── DOCUMENT EXCERPT

I would like to reinforce what my hon. Friends have said about the steel industry and its future. I could have gone on for hours about the importance of the steel industry—

Gregory Barker: The hon. Gentleman is making an interesting, short speech. Does he believe that the success of the Centrica clean-coal plant depends on each sector being segregated within the ETS, or on cross-sectoral emissions trading?

Dr. Kumar: I do not have a fixed view either way. It does not matter which route we follow. Only when we look at the overall problem down the line will we learn whether it has worked. All I will say to the Minister is that he must make the right judgment, as the wrong one could cost us dearly—certainly in industries that we have worked hard to make successful, of which the steel industry is a living example. It was the most profitable industry in the world, but hundreds of thousands of jobs were lost in the 1980s. It is now going through a transition period—I am thinking particularly of Corus. In the spirit of what my hon. Friend the Member for West Bromwich, West and others have said, it is crucial that we consider the importance of steel, especially for our regions, and the fact that the industry has gone through difficult times. I ask the Minister not to jeopardise the success and achievements of Corus and other steel companies when he takes a decision on this matter.

────
── PROVIDED MATERIAL

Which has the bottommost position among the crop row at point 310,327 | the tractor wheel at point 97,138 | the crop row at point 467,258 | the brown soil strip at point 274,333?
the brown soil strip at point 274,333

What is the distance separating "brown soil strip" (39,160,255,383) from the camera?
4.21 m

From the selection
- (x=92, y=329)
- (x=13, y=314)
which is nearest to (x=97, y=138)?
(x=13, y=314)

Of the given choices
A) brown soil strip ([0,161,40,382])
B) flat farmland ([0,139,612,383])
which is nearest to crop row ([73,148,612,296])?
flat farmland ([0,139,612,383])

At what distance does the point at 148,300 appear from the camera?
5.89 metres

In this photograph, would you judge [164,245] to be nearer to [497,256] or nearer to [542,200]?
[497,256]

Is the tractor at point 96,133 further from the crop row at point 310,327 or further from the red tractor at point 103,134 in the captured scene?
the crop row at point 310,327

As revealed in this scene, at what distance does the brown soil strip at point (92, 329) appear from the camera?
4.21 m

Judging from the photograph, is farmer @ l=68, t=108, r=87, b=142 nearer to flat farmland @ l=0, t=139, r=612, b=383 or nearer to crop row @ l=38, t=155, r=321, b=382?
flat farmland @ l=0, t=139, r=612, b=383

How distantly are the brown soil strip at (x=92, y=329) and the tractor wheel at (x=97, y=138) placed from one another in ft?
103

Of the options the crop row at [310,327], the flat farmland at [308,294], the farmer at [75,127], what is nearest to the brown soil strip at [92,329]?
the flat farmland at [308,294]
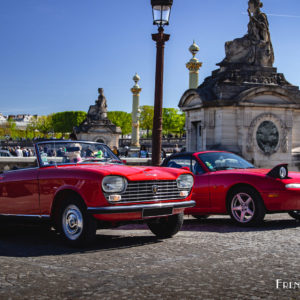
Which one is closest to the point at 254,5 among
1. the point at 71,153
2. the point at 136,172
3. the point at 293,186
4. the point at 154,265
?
the point at 293,186

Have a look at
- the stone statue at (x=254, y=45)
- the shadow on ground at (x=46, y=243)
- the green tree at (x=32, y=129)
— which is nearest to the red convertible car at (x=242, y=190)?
the shadow on ground at (x=46, y=243)

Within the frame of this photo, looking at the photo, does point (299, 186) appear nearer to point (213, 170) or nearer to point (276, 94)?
point (213, 170)

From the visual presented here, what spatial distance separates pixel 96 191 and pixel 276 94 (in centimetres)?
1410

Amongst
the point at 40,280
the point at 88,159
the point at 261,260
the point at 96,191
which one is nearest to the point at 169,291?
the point at 40,280

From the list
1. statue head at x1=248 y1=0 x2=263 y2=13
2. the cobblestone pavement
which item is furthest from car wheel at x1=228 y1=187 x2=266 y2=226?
statue head at x1=248 y1=0 x2=263 y2=13

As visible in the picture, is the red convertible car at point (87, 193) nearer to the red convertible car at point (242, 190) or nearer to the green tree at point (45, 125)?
the red convertible car at point (242, 190)

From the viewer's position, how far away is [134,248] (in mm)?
6730

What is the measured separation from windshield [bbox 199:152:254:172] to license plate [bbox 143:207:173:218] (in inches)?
107

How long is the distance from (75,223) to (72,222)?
6 centimetres

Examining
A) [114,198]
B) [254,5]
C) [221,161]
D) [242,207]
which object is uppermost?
[254,5]

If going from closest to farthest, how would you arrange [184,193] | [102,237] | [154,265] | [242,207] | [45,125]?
[154,265], [184,193], [102,237], [242,207], [45,125]

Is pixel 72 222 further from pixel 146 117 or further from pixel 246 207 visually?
pixel 146 117

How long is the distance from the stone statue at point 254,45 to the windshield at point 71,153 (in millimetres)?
12964

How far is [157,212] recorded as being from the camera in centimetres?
678
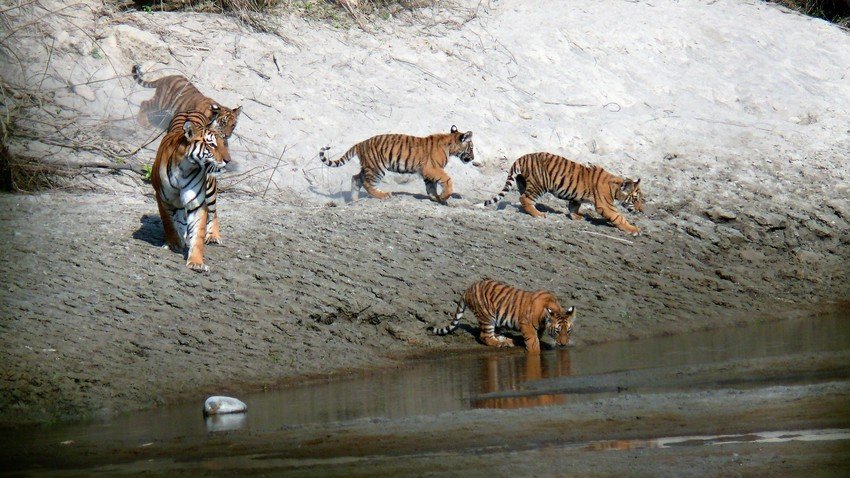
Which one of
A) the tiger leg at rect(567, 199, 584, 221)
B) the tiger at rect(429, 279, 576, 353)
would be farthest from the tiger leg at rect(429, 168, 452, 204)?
the tiger at rect(429, 279, 576, 353)

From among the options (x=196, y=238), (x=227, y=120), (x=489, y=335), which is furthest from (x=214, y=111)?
(x=489, y=335)

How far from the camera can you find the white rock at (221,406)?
838 cm

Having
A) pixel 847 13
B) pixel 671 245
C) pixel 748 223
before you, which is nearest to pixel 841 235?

────

**TASK REQUIREMENTS**
Substitute "informative" for "interesting" in the steel industry debate between "Gregory Barker: The" and "cross-sectoral emissions trading?", inclusive, and give that passage again.

**EXERCISE SOLUTION**
Gregory Barker: The hon. Gentleman is making an informative, short speech. Does he believe that the success of the Centrica clean-coal plant depends on each sector being segregated within the ETS, or on cross-sectoral emissions trading?